京都南座 坂東玉三郎が関西で初の「東海道四谷怪談」凄惨さと悲しみ渦巻く

 「坂東玉三郎 特別公演」(~28日)が京都・南座で上演されている。「東海道四谷怪談」と「元禄花見踊」の2本立て。昨年9月に東京・歌舞伎座で38年ぶりにお岩を演じ話題となったが、関西では今回が初上演となった。
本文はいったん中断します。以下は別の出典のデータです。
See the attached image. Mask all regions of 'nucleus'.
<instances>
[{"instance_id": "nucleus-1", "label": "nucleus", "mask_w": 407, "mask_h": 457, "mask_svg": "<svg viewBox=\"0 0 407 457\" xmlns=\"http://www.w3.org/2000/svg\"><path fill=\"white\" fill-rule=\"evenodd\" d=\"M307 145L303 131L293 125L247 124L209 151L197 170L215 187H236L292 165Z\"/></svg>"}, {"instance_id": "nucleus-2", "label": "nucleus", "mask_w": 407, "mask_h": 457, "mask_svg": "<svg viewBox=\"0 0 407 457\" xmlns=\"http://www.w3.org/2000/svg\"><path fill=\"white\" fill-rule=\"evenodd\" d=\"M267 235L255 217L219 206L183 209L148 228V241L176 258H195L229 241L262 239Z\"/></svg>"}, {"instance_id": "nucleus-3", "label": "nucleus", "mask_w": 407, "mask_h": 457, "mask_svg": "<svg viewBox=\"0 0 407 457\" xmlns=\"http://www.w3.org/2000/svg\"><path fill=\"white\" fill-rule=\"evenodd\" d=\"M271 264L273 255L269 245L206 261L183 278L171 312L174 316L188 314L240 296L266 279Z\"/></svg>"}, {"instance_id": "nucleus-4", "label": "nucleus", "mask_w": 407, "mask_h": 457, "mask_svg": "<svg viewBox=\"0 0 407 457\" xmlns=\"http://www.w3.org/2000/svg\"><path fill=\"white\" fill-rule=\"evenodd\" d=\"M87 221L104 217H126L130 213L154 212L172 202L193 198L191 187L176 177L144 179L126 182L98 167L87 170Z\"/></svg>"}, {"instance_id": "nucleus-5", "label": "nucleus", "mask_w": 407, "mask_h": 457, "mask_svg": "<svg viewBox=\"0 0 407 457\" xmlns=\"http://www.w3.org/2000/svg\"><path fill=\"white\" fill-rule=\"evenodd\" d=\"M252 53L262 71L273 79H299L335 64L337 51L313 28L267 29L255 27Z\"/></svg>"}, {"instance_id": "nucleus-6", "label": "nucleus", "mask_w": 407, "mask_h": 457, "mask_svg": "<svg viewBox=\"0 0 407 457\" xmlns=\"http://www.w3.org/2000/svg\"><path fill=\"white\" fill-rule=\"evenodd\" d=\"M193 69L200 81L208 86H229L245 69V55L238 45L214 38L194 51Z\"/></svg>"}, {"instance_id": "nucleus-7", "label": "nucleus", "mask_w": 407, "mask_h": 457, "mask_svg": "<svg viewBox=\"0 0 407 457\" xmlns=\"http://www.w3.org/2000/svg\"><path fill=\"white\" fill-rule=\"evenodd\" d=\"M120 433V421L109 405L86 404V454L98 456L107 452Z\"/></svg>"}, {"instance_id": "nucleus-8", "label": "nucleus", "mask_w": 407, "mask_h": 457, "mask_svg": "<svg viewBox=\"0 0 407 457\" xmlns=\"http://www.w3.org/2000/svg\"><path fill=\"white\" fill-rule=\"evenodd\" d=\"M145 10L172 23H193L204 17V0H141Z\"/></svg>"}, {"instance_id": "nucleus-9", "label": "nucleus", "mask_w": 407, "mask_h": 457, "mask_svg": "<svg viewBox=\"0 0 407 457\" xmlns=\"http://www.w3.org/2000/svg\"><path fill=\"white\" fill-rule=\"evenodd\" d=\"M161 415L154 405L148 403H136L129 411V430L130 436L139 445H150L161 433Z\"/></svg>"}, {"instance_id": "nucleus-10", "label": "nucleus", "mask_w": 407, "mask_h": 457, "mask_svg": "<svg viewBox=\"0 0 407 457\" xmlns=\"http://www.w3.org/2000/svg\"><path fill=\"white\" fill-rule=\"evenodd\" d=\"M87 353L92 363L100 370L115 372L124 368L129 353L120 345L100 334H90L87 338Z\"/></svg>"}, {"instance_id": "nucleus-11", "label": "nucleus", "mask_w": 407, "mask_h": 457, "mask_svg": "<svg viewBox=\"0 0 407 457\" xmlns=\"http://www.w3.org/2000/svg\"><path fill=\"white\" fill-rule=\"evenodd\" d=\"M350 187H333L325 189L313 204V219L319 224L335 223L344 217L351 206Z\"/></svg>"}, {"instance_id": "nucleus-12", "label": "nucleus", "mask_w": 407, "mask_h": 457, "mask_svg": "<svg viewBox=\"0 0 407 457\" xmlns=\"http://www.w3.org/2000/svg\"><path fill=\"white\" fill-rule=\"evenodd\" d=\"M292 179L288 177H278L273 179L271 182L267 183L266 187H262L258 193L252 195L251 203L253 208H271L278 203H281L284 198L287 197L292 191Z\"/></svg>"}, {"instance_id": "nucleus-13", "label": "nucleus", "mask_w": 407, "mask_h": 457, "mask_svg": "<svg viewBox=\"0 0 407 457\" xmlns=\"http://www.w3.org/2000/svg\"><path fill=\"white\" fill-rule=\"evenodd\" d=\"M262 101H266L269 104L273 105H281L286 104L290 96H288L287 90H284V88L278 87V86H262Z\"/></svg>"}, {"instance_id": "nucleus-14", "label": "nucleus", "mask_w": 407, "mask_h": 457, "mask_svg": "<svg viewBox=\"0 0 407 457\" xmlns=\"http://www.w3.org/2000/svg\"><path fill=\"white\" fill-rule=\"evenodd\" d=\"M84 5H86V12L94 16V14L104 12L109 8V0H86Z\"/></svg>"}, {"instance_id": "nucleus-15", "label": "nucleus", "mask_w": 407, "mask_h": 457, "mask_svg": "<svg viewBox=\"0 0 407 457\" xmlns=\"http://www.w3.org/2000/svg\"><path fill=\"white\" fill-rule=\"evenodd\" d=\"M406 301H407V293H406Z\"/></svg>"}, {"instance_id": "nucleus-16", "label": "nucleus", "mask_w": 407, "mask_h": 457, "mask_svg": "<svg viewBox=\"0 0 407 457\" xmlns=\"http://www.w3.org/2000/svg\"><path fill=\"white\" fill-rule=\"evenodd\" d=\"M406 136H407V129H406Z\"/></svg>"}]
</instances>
 玉三郎のお岩は、母の子を思う愛が貫かれ、産後の肥立ちが悪く体調が悪い様がひしひしと伝わる。毒を盛られ、顔が醜くただれてからの鏡をのぞき込む様子に、女の情念が強く出ている。髪をすくと、その髪がごっそり抜け落ちる有名な場面では、凄惨さとともに悲しみが伝わってくる。細かい所作にも思わずうならされる。

 歌舞伎の色悪の代表のひとつ、お岩の夫・民谷伊右衛門役は片岡愛之助。極悪非道な役を、緻密な心理で組み立て、人間味あふれる伊右衛門となった。

 また新派の喜多村緑郎、河合雪之丞も歌舞伎の舞台に里帰り出演。芝居をもり立てた。

 2幕の「元禄花見踊」は、がらりと趣が変わり、華やかな舞台に。気品は保ちながら、宝塚の日本物のショーを見るような、理屈抜きに楽しめる作品。人間の業を描いた「四谷怪談」と、絶妙の組み合わせとなった。

 他に片岡松之助、中村歌女之丞、上村吉弥、上村吉太朗らが出演している。